There can be no doubt that the statute was violated in that there were no lights on the parked vehicle, nor flares set out, and there was no flagman to warn approaching traffic.

In the recent case of Rea v. Dow Motor Company, La.App., 1948, 36 So.2d 750, 756, it was observed that the above quoted statutory provisions are ' mandatory, the Court saying:

“Peska admits that he did not put out flares when he stopped his unit. We opine that under the circumstances, few drivers would have done so, but the law on the subject is mandatory. Defendant contends that the law (Dart’s Stat. 5309.5, Act No. 215 of 1942, § 2 [LSA-R..S. 32:441] ) has no application to the facts of this case, but we construe the law differently. The law includes motor busses, cars for hire, having a capacity of over seven passengers, cars or trucks used as wreckers or for towing purposes, etc.
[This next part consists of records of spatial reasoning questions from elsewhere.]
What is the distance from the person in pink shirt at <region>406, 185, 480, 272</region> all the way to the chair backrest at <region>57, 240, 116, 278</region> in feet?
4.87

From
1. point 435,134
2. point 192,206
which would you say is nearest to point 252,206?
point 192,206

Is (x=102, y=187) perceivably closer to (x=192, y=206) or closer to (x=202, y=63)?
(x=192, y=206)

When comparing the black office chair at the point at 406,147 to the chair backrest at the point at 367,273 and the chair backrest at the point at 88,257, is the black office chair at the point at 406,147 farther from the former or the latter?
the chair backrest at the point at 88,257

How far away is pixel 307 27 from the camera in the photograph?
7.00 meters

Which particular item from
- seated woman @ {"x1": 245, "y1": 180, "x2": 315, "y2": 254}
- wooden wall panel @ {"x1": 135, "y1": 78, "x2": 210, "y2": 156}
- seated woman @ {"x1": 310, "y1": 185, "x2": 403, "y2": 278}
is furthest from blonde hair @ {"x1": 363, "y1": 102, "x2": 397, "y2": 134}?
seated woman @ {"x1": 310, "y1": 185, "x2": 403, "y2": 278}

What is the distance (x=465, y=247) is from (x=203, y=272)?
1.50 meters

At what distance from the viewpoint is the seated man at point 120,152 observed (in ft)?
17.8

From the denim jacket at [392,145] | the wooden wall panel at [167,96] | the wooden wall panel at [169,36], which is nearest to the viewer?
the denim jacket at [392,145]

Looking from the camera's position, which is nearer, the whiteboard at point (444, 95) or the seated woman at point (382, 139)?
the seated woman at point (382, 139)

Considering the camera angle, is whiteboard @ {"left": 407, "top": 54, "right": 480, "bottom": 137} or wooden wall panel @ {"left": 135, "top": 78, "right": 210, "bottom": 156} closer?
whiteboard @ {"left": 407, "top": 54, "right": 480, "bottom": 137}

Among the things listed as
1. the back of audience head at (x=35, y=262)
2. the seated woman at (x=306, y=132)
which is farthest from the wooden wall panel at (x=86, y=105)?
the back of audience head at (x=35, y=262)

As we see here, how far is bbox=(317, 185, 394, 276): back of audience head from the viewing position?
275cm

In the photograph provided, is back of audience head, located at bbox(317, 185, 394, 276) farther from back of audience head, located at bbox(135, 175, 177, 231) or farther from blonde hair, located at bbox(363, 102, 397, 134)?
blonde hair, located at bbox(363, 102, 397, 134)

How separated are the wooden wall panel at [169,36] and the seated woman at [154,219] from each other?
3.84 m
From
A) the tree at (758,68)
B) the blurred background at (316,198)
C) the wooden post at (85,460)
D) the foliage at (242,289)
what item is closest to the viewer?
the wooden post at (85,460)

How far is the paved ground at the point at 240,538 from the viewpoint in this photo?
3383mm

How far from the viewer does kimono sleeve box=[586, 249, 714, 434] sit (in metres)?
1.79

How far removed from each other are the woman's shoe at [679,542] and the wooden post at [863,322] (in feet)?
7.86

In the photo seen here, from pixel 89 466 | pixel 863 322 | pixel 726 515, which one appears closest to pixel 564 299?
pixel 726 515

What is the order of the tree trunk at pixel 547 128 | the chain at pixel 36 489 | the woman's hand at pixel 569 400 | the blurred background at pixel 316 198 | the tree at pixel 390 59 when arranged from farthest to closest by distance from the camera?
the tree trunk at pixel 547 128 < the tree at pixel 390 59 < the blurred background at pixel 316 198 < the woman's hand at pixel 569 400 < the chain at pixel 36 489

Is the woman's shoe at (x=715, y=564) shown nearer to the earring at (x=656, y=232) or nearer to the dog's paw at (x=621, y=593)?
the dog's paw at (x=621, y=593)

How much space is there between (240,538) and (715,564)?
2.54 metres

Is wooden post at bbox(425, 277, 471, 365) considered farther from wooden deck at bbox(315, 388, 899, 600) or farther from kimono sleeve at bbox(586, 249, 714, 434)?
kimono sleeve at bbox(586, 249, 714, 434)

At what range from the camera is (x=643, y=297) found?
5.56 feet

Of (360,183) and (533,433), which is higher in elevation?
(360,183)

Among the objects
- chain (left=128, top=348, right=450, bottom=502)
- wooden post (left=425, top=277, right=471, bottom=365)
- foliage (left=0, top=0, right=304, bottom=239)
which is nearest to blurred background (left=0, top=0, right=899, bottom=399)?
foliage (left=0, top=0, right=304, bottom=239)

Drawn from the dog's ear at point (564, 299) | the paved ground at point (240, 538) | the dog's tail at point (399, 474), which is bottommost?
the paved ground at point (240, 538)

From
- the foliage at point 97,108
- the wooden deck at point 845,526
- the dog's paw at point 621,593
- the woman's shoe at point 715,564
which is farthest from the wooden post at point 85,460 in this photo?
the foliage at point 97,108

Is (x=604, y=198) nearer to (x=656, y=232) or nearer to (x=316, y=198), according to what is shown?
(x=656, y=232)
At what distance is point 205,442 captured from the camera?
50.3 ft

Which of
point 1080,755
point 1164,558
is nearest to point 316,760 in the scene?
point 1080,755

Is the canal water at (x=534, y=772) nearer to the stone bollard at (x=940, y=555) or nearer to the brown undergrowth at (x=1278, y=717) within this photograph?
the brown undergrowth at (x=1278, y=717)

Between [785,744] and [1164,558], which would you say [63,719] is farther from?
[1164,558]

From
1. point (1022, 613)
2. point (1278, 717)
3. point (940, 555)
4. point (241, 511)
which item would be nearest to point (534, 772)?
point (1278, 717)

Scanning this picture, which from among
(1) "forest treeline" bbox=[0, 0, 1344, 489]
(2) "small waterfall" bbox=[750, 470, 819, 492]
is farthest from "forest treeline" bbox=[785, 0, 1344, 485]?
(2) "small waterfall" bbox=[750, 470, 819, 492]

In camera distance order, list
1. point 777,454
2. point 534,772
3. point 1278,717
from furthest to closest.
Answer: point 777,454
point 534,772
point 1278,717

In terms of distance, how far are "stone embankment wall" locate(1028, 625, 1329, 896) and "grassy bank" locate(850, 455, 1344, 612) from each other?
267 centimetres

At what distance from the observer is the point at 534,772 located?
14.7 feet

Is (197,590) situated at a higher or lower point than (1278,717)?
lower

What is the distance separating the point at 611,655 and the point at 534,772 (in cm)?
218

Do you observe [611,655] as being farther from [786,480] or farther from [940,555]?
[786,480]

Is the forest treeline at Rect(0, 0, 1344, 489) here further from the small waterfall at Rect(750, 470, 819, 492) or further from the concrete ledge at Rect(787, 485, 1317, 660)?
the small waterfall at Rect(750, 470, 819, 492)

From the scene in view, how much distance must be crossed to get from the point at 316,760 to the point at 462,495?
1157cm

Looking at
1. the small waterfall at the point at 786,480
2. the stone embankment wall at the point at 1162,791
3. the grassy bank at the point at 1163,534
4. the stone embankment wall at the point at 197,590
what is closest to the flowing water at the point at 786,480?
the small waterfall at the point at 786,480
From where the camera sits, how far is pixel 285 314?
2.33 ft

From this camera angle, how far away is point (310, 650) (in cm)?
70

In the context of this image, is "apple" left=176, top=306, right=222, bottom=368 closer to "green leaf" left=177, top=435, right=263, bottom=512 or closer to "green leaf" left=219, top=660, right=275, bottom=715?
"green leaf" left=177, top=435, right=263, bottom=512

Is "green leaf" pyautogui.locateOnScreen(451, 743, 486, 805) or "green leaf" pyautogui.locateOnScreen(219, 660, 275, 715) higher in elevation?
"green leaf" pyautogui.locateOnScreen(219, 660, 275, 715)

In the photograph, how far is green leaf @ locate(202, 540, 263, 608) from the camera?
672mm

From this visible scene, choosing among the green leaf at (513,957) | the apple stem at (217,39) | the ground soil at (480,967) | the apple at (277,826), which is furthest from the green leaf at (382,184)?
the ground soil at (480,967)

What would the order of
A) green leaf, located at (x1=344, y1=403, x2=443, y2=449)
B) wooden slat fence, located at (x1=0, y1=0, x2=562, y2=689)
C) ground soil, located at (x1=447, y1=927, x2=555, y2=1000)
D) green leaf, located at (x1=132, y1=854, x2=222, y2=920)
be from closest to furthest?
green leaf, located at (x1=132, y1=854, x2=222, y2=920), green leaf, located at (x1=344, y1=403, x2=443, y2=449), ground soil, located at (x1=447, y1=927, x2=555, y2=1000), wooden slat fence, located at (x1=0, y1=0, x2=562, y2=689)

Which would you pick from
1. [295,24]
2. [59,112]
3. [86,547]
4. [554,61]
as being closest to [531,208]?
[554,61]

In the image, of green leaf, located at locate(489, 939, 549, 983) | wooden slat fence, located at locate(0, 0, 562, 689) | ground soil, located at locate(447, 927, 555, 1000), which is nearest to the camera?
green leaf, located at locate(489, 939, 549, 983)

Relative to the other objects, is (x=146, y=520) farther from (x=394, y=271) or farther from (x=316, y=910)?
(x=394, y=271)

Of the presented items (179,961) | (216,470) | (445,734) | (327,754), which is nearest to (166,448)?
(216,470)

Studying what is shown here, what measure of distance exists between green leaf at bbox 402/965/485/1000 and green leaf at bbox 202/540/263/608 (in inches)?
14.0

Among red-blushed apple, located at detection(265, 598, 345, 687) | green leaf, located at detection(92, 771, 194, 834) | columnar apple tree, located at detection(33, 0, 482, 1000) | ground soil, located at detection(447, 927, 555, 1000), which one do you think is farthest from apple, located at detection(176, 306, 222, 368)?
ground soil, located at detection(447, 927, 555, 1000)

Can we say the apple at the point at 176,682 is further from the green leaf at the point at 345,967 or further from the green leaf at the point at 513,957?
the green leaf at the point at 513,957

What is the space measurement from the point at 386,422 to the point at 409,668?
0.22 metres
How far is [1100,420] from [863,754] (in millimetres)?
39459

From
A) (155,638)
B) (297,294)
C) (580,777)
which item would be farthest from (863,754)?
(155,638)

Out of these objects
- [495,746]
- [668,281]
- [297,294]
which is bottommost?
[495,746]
The fact that the truck was being temporarily used for towing purposes does not remove it from the law’s operative effect.”

We have no difficulty in concluding that the non-observance of the above quoted statute constituted negligence. Appellant contends, however, that such negligence was passive and that appellee’s driver should have so controlled the' operation of his vehicle as to have avoided striking the cars parked in the center of the highway. The answer to this argument is to be found among the undisputed facts. These show the driver of the approaching truck was proceeding at a moderate and reasonable rate of speed under the circum*539stances and that upon observance of the obstruction in front of him he immediately applied his brakes and made every effort to avoid a collision. Because of the icy condition of the highway his efforts were unavailing. It appears to us, therefore, that the proximate cause of the accident was the failure of those in charge of the parked vehicles, including appellant’s sub-rogor, to reasonably comply with the provisions of LSA-R.S. 32:241, subds. A, B.

We are of the opinion that the judgment appealed from is correct, and it is hereby affirmed at appellant’s cost.